Devenir catholiques

13 janvier 2012

Dans quelques jours avec nos frères et nos soeurs de toutes les Églises, nous prierons pour l’unité des chrétiens.

Nous prierons pour notre unité « afin que le monde croie », selon la prière de Jésus devant ses disciples réunis, juste avant leur dispersion dans la nuit du jardin des Oliviers.
Nous prierons à partir de la souffrance de nous savoir séparés alors que, dans notre foi, nous nous croyons rassemblés par le même Seigneur, pour invoquer le même Père. Et notre prière sera d’autant plus fervente que nous serons conscients d’être encore et de multiples manières, des fauteurs de division ou, du moins, de donner à notre Église un visage tel que bien des gens ne peuvent pas s’y reconnaître, n’y trouvent pas leur place, ou la quittent.

Il est troublant, en effet, de constater combien de fidèles ont été amenés, un jour ou l’autre, à changer de confession parce qu’une autre Église – concrètement une autre communauté de frères et de soeurs –, leur convenait mieux pour vivre leur foi, que celle de leur baptême. Ce fait témoigne bien du chemin parcouru depuis nos guerres de religions
puisque la crainte et le mépris ont laissé place à la reconnaissance et au dialogue. Mais tout n’est pas équivalent et chaque communauté chrétienne est aussi une communauté humaine, où se retrouvent, bien plus qu’ailleurs puisqu’on y prie, la grandeur et la misère de l’homme : sa générosité qui le conduit à aimer Dieu et les autres, jusqu’au mépris de soi, et sa mesquinerie, son égoïsme, qui consiste à s’aimer soi-même, bien mal il est vrai, jusqu’au mépris de Dieu.

On reconnaît là ces « deux amours » qui, selon saint Augustin, sont au principe de la Cité de Dieu et de celle des hommes qui se passent de Dieu. Nous savons que, pour lui, l’Église ne se réduit pas à son aspect visible, institutionnel, même si elle ne peut éviter d’être une institution en ce monde sous peine de ne plus être. Elle est un mélange de bons et de mauvais dont le tri sera l’affaire de Dieu, et de Dieu seul, à la fin des temps, comme cela est très bien dit dans la parabole de l’ivraie et du bon grain.

Mais les hommes, dans leur impatience, ou seulement pour s’y retrouver, veulent faire le tri eux-mêmes et tout de suite, en se séparant de tout ce qui ne leur convient pas : ils veulent changer l’Église, à leur idée, au lieu de se changer eux-mêmes et de se convertir à la lumière de l’Évangile.
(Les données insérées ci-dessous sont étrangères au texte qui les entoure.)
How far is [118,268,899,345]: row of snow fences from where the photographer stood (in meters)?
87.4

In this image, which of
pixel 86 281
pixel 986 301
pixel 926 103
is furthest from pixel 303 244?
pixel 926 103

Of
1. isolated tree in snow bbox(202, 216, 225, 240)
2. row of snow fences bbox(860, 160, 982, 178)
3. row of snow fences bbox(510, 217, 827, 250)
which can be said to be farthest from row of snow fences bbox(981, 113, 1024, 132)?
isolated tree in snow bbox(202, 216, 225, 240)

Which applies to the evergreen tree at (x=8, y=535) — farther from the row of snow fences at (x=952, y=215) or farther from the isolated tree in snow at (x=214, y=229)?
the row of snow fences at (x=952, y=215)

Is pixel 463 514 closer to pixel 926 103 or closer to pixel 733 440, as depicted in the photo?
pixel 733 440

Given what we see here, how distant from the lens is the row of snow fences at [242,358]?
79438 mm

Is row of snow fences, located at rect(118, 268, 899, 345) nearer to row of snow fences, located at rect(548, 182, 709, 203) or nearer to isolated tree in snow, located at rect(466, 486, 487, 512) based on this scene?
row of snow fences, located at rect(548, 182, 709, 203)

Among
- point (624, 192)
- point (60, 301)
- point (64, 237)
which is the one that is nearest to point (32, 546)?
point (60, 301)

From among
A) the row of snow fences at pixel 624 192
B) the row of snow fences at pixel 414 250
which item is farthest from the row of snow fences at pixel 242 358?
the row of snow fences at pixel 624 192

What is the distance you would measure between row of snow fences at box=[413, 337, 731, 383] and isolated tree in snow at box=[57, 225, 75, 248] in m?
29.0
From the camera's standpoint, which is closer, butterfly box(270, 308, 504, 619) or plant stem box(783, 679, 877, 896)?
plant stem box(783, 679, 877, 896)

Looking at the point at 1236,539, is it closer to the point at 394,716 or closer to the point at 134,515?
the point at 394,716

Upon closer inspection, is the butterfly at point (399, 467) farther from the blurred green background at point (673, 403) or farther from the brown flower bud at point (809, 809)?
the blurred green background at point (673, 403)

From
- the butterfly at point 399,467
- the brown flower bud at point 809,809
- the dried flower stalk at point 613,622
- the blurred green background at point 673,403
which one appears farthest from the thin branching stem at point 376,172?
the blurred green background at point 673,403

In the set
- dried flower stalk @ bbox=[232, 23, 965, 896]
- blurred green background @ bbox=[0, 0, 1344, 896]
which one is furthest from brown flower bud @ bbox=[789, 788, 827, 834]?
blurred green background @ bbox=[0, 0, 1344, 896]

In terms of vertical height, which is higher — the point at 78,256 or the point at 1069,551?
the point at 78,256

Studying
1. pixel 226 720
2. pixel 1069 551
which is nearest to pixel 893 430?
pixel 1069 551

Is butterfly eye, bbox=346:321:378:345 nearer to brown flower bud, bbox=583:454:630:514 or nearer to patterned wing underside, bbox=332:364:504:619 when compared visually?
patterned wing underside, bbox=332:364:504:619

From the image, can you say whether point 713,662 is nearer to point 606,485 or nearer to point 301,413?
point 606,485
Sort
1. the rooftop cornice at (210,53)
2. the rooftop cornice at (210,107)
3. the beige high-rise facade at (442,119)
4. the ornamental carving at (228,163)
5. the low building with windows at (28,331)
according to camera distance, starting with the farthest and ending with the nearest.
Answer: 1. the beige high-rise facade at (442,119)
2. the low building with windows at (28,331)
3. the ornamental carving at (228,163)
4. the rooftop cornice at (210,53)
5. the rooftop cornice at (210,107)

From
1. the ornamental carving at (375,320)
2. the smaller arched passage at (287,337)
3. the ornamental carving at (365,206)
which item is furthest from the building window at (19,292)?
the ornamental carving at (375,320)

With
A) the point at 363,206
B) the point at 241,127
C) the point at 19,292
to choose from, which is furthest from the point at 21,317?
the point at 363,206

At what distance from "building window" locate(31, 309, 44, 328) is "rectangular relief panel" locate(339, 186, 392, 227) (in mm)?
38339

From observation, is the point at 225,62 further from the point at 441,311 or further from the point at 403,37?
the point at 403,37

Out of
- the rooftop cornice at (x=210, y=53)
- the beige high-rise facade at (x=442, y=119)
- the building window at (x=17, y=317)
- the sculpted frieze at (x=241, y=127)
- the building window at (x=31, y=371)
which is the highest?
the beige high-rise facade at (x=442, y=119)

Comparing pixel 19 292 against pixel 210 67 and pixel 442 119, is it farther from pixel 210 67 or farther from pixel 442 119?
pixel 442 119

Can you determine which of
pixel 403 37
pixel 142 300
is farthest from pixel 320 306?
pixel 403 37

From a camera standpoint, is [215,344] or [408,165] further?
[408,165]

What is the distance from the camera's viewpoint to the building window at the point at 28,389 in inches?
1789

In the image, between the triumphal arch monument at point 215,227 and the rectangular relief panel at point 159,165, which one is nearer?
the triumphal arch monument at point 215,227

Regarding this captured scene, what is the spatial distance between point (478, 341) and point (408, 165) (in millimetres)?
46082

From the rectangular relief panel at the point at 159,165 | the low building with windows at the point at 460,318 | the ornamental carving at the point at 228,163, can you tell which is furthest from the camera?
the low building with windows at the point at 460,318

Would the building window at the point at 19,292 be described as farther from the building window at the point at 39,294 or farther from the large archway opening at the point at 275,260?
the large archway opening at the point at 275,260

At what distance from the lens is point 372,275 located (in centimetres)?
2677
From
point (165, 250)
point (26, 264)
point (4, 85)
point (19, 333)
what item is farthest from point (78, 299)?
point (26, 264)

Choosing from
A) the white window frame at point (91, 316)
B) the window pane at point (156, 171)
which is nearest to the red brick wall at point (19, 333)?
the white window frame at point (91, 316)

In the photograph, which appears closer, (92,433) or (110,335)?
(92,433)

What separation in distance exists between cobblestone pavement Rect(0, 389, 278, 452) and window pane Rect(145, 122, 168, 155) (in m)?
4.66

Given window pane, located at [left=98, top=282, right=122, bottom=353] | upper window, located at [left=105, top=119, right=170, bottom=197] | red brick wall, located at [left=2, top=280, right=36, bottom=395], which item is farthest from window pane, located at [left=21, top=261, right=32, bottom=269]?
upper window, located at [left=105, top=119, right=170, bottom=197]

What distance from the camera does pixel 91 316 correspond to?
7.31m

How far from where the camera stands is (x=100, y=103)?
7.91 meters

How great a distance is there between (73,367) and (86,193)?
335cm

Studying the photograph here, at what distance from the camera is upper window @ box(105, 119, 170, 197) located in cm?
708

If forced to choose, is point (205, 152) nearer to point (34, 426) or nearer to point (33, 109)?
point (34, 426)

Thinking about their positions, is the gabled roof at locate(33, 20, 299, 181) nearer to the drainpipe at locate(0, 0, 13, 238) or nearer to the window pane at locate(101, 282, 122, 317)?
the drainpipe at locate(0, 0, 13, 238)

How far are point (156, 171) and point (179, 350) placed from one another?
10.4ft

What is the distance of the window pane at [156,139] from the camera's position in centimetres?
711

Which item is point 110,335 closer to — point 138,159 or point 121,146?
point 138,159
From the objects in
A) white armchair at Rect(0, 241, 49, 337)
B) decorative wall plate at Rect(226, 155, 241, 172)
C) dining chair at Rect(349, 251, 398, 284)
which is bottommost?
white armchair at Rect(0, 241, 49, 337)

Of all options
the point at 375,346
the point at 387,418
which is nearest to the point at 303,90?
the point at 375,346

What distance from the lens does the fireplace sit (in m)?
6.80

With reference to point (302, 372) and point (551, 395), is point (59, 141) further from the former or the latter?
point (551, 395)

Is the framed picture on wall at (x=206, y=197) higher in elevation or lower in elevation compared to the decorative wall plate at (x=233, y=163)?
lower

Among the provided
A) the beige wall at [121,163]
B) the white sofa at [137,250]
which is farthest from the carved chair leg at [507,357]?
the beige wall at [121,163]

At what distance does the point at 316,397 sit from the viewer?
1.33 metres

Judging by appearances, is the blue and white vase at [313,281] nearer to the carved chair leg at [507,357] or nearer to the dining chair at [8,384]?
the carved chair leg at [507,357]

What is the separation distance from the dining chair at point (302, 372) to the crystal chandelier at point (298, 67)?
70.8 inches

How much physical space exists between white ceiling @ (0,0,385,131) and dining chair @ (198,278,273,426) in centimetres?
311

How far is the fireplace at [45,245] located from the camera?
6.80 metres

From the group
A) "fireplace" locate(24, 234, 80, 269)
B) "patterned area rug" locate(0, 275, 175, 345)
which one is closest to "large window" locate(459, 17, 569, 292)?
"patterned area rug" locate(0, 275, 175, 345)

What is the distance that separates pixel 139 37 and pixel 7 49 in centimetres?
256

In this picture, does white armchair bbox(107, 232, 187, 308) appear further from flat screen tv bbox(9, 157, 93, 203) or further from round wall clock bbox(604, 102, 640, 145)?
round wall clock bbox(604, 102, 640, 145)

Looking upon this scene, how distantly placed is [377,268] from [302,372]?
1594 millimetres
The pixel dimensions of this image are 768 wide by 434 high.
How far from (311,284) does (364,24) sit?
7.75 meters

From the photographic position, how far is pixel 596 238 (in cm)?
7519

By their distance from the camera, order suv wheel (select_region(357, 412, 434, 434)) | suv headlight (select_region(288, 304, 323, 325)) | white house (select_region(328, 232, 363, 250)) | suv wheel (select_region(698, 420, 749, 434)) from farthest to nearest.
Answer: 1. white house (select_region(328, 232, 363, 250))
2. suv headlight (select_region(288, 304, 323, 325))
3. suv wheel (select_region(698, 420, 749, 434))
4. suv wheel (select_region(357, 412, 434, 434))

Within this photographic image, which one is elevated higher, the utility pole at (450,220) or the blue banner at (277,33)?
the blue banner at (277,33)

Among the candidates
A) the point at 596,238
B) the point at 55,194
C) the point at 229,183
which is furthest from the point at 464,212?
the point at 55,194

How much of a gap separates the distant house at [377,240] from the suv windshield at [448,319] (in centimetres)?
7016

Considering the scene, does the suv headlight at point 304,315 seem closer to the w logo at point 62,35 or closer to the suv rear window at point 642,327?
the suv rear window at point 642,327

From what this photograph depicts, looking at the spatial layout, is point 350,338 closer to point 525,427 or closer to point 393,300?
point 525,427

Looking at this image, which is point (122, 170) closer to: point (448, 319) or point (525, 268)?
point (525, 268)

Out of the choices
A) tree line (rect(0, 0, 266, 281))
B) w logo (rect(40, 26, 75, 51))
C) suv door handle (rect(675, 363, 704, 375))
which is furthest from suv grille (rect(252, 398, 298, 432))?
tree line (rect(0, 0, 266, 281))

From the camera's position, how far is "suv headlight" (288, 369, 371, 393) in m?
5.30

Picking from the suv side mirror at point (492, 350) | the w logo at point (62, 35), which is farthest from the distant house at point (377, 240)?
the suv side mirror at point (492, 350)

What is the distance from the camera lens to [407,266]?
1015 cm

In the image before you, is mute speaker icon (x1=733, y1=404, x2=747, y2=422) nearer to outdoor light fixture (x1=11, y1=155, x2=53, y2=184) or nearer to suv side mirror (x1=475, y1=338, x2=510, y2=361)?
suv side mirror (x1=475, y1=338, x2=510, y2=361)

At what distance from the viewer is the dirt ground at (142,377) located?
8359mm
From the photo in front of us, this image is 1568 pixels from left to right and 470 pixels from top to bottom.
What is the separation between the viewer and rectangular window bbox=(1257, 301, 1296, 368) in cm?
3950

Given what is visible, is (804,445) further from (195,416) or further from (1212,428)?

Or cette Église dans laquelle il nous a été donné de naître par le baptême, et dans laquelle il nous est donné de vivre de l’amour qui vient de Dieu, ne nous a pas attendus pour naître.

C’est le Christ qui, mystérieusement, nous a choisis pour être les membres de ce Corps dont il est la Tête. C’est lui, le principe de notre unité, alors que nos « solutions », quand nous voulons les imposer, obtiennent le plus souvent l’effet contraire.
Cette unité dans la diversité, dans une multiplicité qui implique tous les hommes, c’est ce que dit précisément le mot « catholique », l’une des marques de l’Église dans le Symbole de Nicée-Constantinople, qui nous est commun, car plus ancien que le premier grand schisme entre Orient et Occident qui n’a fait que suivre un clivage déjà sensible dans l’empire romain, ne serait-ce qu’en raison de la langue. Or, de ce mot, l’Église romaine n’a pas le monopole : comme l’unité et la sainteté, la catholicité dit ce qu’est l’Église dans son mystère, telle qu’elle est née du côté du Christ sur le lit de la croix et telle qu’elle resplendira quand elle descendra du ciel à la fin des temps.

C’est pour qu’advienne pour nous, dans notre chair mortelle, cette Église immortelle, l’humanité par Dieu divinisée, que nous prions ensemble le Père, par le Fils et dans l’Esprit, pour qu’il la réalise en nous, et entre nous, selon son coeur.